# Milk Vat's For Brewing



## Jono_w (25/6/07)

Hey guys,

Got a question about Milk vats.



I have purchased two of these 1150 litre stainless milk vats, I would one day like to use them to brew in. They have a stainless skin wich contains copper tube around the outside and underneith used to run refrigerant through. Could I run steam or hot oil through these coils? I realise with steam they would have to be pressure tested. Any ideas?

Jonathon.


----------



## goatherder (25/6/07)

keep with the refrigerant idea - they'd make great fermenters with glycol pumped through them.

good score by the way - can I ask what you paid for them?


----------



## Jono_w (25/6/07)

goatherder said:


> keep with the refrigerant idea - they'd make great fermenters with glycol pumped through them.
> 
> good score by the way - can I ask what you paid for them?

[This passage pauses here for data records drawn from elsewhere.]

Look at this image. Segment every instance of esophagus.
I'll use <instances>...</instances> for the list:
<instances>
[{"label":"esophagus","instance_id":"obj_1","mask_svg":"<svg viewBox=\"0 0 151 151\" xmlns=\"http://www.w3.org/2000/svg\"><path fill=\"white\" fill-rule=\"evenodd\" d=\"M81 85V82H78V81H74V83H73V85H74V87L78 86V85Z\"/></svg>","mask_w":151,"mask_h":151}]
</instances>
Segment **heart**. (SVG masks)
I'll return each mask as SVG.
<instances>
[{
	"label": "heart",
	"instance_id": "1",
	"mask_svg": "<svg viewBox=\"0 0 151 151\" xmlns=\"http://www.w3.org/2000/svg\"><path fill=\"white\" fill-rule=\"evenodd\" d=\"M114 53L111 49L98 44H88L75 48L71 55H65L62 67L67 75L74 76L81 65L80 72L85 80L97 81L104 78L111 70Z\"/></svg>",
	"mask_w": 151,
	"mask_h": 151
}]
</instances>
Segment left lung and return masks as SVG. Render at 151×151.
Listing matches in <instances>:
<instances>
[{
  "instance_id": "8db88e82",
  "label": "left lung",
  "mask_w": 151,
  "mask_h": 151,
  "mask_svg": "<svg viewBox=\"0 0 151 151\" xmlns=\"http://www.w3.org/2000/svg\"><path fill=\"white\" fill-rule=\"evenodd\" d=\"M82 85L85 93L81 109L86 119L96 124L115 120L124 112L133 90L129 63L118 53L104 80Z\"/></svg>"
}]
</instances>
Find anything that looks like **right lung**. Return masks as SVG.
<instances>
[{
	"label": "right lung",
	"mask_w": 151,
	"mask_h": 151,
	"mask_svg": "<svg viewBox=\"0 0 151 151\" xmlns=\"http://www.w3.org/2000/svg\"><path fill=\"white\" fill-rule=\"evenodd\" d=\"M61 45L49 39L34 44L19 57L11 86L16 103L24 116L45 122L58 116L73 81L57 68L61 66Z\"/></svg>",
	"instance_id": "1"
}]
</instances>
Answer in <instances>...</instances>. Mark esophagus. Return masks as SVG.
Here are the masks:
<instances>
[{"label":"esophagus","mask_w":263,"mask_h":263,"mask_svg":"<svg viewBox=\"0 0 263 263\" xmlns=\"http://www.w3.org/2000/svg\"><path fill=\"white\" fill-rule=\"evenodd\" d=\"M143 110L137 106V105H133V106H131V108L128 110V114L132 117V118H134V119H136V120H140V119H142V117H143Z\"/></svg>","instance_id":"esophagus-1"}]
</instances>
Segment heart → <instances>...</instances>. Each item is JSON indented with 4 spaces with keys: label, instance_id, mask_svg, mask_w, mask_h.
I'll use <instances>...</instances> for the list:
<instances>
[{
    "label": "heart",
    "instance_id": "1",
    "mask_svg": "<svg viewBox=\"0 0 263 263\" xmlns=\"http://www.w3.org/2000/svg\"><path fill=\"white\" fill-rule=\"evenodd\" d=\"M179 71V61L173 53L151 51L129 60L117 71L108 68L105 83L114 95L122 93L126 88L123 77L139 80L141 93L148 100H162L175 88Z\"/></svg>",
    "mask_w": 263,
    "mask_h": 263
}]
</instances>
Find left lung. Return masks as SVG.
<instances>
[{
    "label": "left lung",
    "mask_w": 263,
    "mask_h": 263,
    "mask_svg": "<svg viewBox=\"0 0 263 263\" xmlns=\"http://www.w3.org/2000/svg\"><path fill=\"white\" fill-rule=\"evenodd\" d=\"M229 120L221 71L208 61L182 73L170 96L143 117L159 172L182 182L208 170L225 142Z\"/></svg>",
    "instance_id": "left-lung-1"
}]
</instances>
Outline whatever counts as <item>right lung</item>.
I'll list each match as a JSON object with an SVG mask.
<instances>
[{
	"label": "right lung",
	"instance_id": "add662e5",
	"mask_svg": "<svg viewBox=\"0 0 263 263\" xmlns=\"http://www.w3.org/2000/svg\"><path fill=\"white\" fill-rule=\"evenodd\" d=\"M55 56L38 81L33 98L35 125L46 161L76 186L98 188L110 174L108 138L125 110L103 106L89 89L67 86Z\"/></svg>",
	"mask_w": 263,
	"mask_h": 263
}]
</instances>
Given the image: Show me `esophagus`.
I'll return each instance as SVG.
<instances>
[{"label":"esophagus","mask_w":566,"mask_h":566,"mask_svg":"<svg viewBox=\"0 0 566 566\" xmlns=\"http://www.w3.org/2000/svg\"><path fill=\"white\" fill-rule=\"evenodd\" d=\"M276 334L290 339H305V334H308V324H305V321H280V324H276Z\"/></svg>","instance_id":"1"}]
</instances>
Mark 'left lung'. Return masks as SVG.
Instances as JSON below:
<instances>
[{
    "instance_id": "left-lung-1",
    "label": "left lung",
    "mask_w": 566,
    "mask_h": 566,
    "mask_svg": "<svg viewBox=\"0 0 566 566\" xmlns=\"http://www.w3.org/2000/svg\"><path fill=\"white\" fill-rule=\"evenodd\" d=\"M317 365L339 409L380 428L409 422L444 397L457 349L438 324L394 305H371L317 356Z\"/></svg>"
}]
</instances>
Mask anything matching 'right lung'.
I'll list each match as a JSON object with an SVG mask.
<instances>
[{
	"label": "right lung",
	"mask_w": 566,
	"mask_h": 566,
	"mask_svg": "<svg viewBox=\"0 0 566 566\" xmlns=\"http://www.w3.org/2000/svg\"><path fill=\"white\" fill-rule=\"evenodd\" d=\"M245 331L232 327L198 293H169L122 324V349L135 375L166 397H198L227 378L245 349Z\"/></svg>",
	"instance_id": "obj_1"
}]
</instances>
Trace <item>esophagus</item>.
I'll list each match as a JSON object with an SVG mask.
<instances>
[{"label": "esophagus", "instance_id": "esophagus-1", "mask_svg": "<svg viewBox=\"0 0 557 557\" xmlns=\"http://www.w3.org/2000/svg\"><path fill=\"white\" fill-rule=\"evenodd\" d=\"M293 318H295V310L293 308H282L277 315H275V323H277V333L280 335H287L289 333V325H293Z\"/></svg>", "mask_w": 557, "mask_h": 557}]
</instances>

Yeah never thought of using them for fermenters..
$220 each. lol get more than that for scrap.


----------



## Pumpy (25/6/07)

Better get a good recipe I hate it when I end up with 40 litres of beer that aint too flash 1150 litres would reall piss me off  

Pumpy


----------



## kook (25/6/07)

I personally disagree, I'd be using them as a kettle or mash tun with some modification. The geometry seems much better suited to that application. Hair of the dog brewing in Portland, OR has a very similar looking kettle to your vat there.


----------



## Jono_w (25/6/07)

kook said:


> I personally disagree, I'd be using them as a kettle or mash tun with some modification. The geometry seems much better suited to that application. Hair of the dog brewing in Portland, OR has a very similar looking kettle to your vat there.



Kook,
I actually had that in mind, put a lage false bottom in one and its a nice mash tun / lauter tun.


----------



## Thirsty Boy (26/6/07)

I seem to have heard of quite a few brewers (at least in the States) that have constructed their brewery out of old dairy equipment. So there is nothing inherently wrong with using them.

I'm with Kook. I reckon a mash/lauter tun (you could just circulate plain old hot water through the coils). And a kettle. I suppose you would have to talk to a boilermaker about using steam in the current coils, but you could always just direct heat or use electric immersion heaters.

Of course, as Goatherder said, they are pretty much ready made as fermentors.


----------



## ant (26/6/07)

They are sensational looking units, no doubt about it, but unless you were brewing big (ie huge) batches, I would think maintaining a reasonable depth grain bed would be the biggest issue in using them as a mash tun. As a fermenter; can you imagine trying to tilt it to get those last few L above the yeast cake out of it


----------



## FNQ Bunyip (26/6/07)

They look great..

I dont think ou would need to tilt it as it was a milk vat it would drain compleatly, slopeing floor I would think..

Steam is a great idea and you woulden't need to pressure test if it was an open path just venting to a condenser to recolect the water..

Get into it cant wait to see pics of of your first mega batch..

Cheers


----------



## jayse (26/6/07)

One of the breweries on the frankenbrew video used a milk vat with cooling coils switched over to be used as heating with steam for a kettle with no problems at all.

They are a great shape for a mash tun, another idea depending on the size of the brewery and how much cold liquor you need you could use one as a cold liquor tank for your cold liquor you need to cool the wort down through the heat exchanger after the boil and/or for the cold water needed for pumping around jacketed fermentors for cooling.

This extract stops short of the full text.